What IS the true cost of a Cyber Breach? Having worked in the technology sector for many years, and more recently specialising in the cyber security space, I often read articles around ‘the true cost of a cyber security breach’.
As a security champion and seasoned consultant to both the government and private sector, I feel as if I should be promoting fear mongering and jumping on the band wagon, applying scare tactics and enforcing this style of selling for financial gain. However I feel uncomfortable with throwing unsubstantiated numbers around and generalising on events that we know very little or nothing about, especially when it comes to private businesses being compromised.
Having read numerous articles there seems to be a massive variance here without anyone actually having solid statistics, cross-referenced against all the scenarios. Granted AHPRA & AGO would have some statistics, but this would only be relevant to a handful of larger organisations that responded to the surveys or have in fact had a reported breach. Again, this doesn’t support the multiple articles substantiating breach costs of A$100k and others suggesting costs up to US$7m.

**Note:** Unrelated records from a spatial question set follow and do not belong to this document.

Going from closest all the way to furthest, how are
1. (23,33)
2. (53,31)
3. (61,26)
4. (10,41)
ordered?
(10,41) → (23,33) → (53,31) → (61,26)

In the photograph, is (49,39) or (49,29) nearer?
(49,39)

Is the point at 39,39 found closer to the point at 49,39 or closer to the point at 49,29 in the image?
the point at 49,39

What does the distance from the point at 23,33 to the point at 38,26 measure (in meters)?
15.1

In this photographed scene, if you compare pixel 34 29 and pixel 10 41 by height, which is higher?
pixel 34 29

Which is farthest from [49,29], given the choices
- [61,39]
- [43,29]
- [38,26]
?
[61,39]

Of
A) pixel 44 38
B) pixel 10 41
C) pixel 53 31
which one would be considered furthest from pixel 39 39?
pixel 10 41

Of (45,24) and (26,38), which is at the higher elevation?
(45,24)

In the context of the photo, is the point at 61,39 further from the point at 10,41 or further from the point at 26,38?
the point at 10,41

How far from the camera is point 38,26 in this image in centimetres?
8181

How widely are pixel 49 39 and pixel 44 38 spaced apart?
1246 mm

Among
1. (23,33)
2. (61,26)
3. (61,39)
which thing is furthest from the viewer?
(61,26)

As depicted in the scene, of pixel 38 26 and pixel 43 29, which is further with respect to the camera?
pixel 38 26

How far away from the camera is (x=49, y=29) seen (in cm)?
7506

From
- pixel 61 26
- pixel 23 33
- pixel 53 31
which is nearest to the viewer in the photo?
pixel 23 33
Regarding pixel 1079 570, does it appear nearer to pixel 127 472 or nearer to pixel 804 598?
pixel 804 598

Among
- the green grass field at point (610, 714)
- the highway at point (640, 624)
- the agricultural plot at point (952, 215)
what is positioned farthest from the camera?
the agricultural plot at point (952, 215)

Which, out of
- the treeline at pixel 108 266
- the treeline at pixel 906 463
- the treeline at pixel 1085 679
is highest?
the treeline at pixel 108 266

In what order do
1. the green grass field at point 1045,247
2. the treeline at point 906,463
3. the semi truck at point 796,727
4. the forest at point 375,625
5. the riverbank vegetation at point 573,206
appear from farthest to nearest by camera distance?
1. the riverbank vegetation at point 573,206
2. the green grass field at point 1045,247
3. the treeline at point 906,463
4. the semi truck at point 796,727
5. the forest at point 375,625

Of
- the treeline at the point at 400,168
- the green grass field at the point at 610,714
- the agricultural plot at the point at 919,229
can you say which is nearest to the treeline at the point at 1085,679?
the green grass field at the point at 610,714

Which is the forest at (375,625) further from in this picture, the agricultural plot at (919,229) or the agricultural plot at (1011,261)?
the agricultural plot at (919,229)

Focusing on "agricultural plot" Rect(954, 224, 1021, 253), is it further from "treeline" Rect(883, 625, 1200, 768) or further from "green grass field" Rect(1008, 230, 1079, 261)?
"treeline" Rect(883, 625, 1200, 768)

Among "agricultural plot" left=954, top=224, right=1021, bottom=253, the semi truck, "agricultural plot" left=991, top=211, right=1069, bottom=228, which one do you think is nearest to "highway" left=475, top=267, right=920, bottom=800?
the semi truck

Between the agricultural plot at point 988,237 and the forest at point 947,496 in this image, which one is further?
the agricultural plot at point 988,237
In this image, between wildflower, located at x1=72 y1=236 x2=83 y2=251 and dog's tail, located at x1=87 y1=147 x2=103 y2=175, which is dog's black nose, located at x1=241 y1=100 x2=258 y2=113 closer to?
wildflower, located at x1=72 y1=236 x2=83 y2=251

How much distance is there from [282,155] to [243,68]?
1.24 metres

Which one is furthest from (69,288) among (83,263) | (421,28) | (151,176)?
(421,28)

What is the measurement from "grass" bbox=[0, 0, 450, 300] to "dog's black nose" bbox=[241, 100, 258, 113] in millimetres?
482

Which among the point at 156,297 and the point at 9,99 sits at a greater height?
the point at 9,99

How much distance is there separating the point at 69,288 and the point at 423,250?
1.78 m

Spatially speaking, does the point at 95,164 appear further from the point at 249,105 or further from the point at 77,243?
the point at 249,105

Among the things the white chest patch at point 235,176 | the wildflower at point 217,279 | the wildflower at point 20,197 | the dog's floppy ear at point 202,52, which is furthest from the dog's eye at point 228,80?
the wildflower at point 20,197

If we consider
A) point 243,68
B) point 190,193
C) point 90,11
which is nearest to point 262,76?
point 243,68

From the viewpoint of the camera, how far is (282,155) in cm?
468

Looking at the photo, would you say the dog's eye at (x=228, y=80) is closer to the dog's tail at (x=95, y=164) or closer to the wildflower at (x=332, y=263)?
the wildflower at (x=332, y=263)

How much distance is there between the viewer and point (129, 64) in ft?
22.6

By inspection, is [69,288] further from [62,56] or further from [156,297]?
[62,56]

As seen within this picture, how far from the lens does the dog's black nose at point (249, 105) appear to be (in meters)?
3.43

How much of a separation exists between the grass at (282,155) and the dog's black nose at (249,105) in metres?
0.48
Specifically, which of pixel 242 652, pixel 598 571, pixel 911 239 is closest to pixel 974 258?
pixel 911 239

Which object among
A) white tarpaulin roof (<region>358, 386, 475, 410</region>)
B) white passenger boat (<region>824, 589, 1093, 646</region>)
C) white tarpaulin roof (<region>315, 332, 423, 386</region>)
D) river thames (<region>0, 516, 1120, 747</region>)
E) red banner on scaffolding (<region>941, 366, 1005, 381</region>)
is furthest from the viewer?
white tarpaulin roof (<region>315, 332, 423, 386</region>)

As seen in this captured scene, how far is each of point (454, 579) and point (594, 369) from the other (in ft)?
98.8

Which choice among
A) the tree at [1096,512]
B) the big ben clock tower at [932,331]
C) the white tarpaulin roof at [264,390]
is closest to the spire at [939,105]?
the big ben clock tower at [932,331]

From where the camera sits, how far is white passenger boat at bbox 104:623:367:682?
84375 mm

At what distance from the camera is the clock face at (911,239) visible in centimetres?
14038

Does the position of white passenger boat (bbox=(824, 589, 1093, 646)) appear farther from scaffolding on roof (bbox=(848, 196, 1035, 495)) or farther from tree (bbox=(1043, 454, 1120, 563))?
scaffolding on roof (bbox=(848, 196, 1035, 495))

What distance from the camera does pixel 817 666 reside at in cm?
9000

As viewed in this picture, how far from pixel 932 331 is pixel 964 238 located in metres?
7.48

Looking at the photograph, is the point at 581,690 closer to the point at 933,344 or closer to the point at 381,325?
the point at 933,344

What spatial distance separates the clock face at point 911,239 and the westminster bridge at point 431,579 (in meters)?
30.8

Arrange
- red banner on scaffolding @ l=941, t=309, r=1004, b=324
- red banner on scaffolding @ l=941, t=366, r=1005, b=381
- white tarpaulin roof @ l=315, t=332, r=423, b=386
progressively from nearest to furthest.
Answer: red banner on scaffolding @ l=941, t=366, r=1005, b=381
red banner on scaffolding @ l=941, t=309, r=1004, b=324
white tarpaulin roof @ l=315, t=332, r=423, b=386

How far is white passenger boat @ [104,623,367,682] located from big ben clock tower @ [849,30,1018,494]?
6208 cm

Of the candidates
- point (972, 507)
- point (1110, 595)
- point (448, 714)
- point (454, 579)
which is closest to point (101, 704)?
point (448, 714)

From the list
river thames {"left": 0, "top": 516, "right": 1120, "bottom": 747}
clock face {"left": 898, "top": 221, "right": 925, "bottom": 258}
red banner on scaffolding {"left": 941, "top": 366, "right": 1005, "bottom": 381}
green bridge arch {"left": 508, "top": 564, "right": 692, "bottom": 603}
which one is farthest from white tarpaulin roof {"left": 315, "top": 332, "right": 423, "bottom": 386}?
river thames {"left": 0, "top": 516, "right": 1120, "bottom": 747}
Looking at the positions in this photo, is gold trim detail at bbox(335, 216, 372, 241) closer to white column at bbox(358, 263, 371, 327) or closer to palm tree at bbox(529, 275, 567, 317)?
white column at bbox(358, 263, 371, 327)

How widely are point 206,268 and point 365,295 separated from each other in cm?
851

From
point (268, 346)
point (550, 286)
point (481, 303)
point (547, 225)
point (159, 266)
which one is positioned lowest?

Albeit these articles apply to varying organisations based in different locations on a global scale that will be governed by different compliance laws. In essence, the cost of the breach depends on the sector, what has been taken, reputational damage and what the penalties are around this, not excluding the response time needed and other mitigating factors.
I find it hard to make a generalist statement that a breach would cost upward of “x” amount of millions of dollars, these figures would seem to apply to less than 10% of the corporate market (large corporates). The remaining companies wouldn’t be able to afford a breach at that kind of cost, it would fold the company and I don’t hear a lot about companies going out of business due to a breach (not to say there hasn’t been any).
So, removing all the noise and the fear mongering from the equation, there is no simple answer to this. It is hard to track as the majority of private sector companies are not regulated here in Australia. Perhaps when the mandatory breach notification laws are passed and we have more information we can accurately make decisions on the actual cost of a breach within specific industry sectors, types of breaches and the knock-on effects this has had to companies. Then, and only then, can we advertise and label a breach with a specific price tag in mind.
Some Managed Security Service Providers (MSSP) may have some statistics and information surrounding breaches, especially if they have a large volume of customers. Although the large volume of customers would still only apply to a small percentage of the market, again, these would be speculative numbers that would generally not be released due to sensitive information and confidentiality issues, nor would it give them the ability to make mass generalisations on the cost of an average breach.
The point here is to not ignore the fear mongering but to take it with a pinch of salt. Do not be complacent and think it will never happen to you because the fact of the matter is, it probably will. Various hacker groups look for SMB companies to test their malware before they hit the large corporates so if anything, this makes the SMB sector a far greater target than the larger institutions.
Ensure you are having regular security health checks and test your critical infrastructure, make sure you have end point protection, Next Gen Firewalls and a solid Incident Response Plan in place to deal with the technology aspect and possibility a breach. I’d also recommend you have regular and appropriate staff training in place to deal with the human element.
Partner with a security consultancy that takes the time to understand the risks faced by your business and has a great view of your particular industry vertical. Make sure they will be able to identify what specific risks to that particular industry are applicable and understand if there are specific events that have affected organisations in your competitive landscape allowing you to mitigate the risks and bolster your defences where needed, rather than throwing budget into areas that you feel you have to because you have succumbed to the fear mongering!
Mitigating the risk can often be a complex process, some quick wins to be thinking about: Patching applications, restricting admin privileges, application whitelisting and regular re-enforcement of training to your staff to prevent Phishing attacks – which has proven to be the main instigator of successful cyber-attacks. Be prepared, have a plan and stay ahead of the bad guys as much as you can but don’t be blind-sided by tactical fear mongering and crafty marketing.